— start Source —

Learn how to adjust a manual slack adjuster for your CDL Air Brake Test - watch the video!
Hi there Smart Drivers, Rick with Smart Drive Test talking to you today about how to adjust a manual slack adjusters for the purposes of your CDL license test. You are not going to do this on any modern air brake system, they're all going to be equipped with automatic slack adjusters.
Really Old Trucks
You can see here in the salvage yard I had to walk around here for about a half an hour before I actually found this old probably 1970s maybe early 80's Ford Louisville that was equipped with manual slack adjusters. You can tell how old this truck is because it actually says on the hood diesel engine which signifies the transition between gasoline engines and diesel engines.
For big trucks, that happened in the early-70s and that was one of the selling features for this old Ford Louisville and at one time the Ford Louisville actually was the industry standard so it's a pretty old truck.
So you're not going to ever have to adjust a manual slack adjuster it's really unlikely because they've gone the way of the dodo bird, but for the purposes of a road test a CDL license test, you're going to have to do it.
For Some Tests You MUST Know how to do this
So we're going to do that today, we're going to show you how to do it and at some licensing centers here in British Columbia, for example, if you cannot explain how to set up a manual slack adjuster it's an automatic fail on the air brake portion of your CDL test so you have to be able to do it.
If you go down with a school they're going to have a vehicle that has a manual slack adjuster on it and you have to demonstrate it or you have to give a verbal. The driving examiner will just show you a picture of a manual slack adjuster and you'll have to give a verbal.
So the steps are:
chock the wheels,
pump the air pressure to over 100 pounds per square inch,
release the parking brakes,
get out, determine that it is in fact out-of-adjustment by using the pry bar method for the most part.
You might have to use the applied stroke method and I'll put a card up in the corner for you here on determining air brake adjustment.

— end Source —
— start Material —

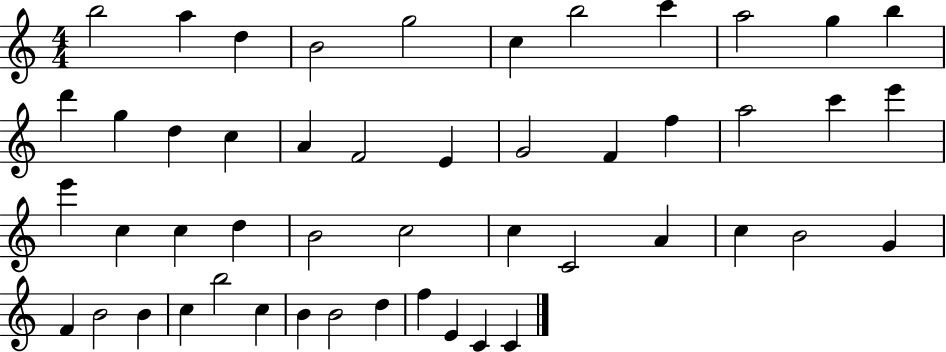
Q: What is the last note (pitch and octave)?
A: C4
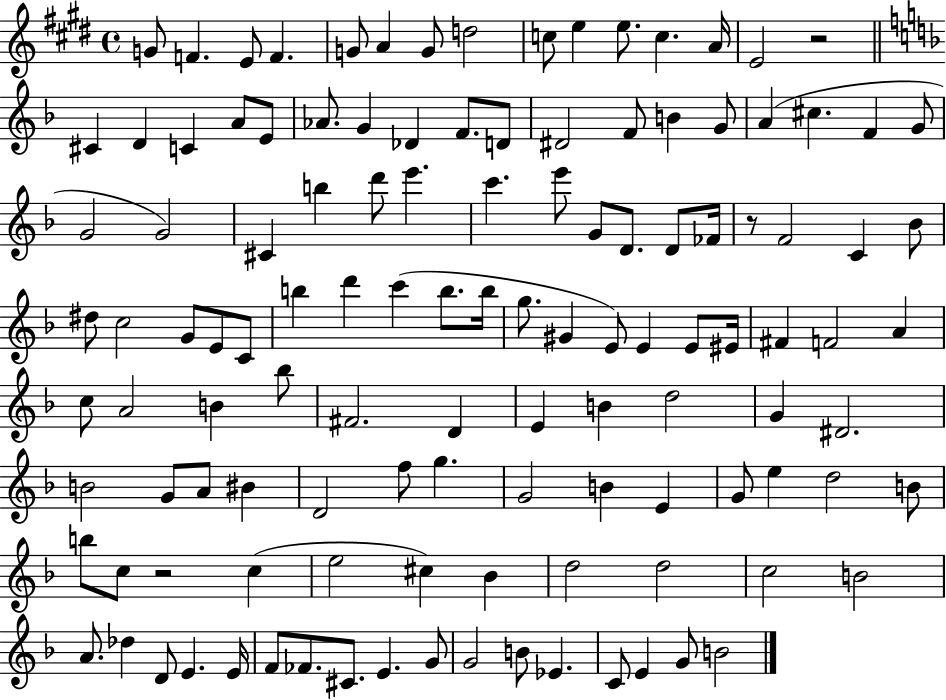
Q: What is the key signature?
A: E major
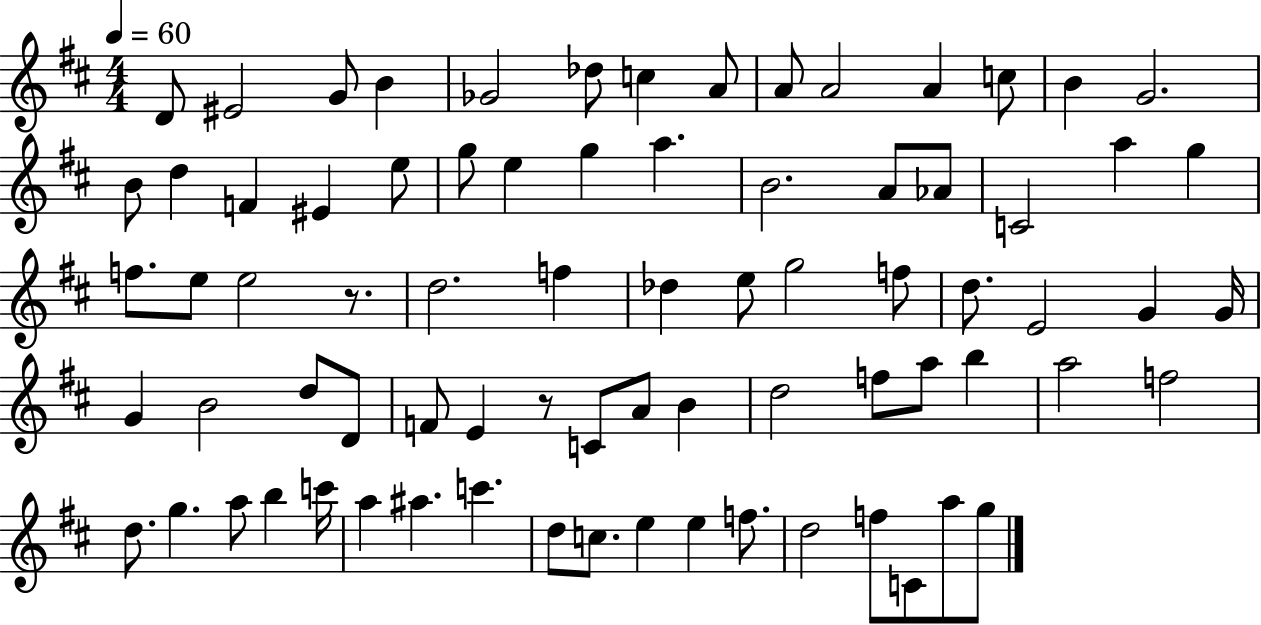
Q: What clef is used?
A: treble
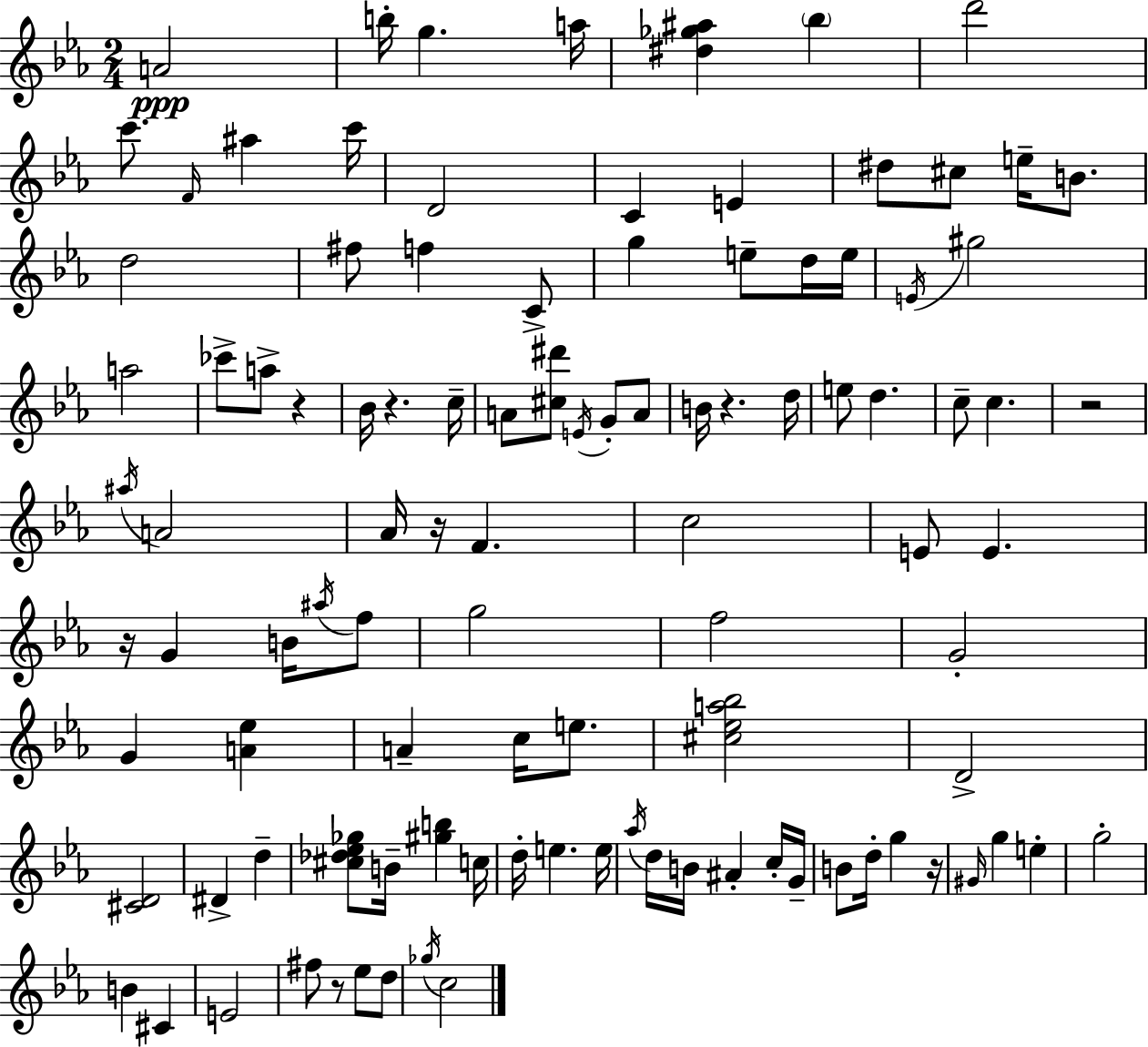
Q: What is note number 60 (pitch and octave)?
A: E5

— end Material —
— start Material —

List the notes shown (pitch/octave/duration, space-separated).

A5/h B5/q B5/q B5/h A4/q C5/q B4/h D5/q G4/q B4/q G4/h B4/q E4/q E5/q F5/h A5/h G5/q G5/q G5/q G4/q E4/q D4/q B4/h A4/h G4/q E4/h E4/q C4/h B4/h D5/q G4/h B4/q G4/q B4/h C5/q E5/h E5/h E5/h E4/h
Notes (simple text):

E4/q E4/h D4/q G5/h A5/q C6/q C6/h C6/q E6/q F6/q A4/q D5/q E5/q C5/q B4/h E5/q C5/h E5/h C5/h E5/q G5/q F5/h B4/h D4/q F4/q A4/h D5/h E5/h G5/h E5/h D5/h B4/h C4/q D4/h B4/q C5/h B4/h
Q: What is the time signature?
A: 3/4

— end Material —

To-do list:
[a] According to the slack adjuster text, why does someone taking the CDL test need to know how to adjust a manual slack adjuster even though modern trucks use automatic ones?
[b] Repeat the passage of the slack adjuster text starting with "If you go down" and going on through "air brake adjustment.".

Answers provided:
[a] At some licensing centers in British Columbia, not being able to explain how to set up a manual slack adjuster is an automatic fail on the air brake portion of the CDL test. Candidates may have to demonstrate it on a school vehicle or explain it verbally from a picture.

[b]
If you go down with a school they're going to have a vehicle that has a manual slack adjuster on it and you have to demonstrate it or you have to give a verbal. The driving examiner will just show you a picture of a manual slack adjuster and you'll have to give a verbal.
So the steps are:
chock the wheels,
pump the air pressure to over 100 pounds per square inch,
release the parking brakes,
get out, determine that it is in fact out-of-adjustment by using the pry bar method for the most part.
You might have to use the applied stroke method and I'll put a card up in the corner for you here on determining air brake adjustment.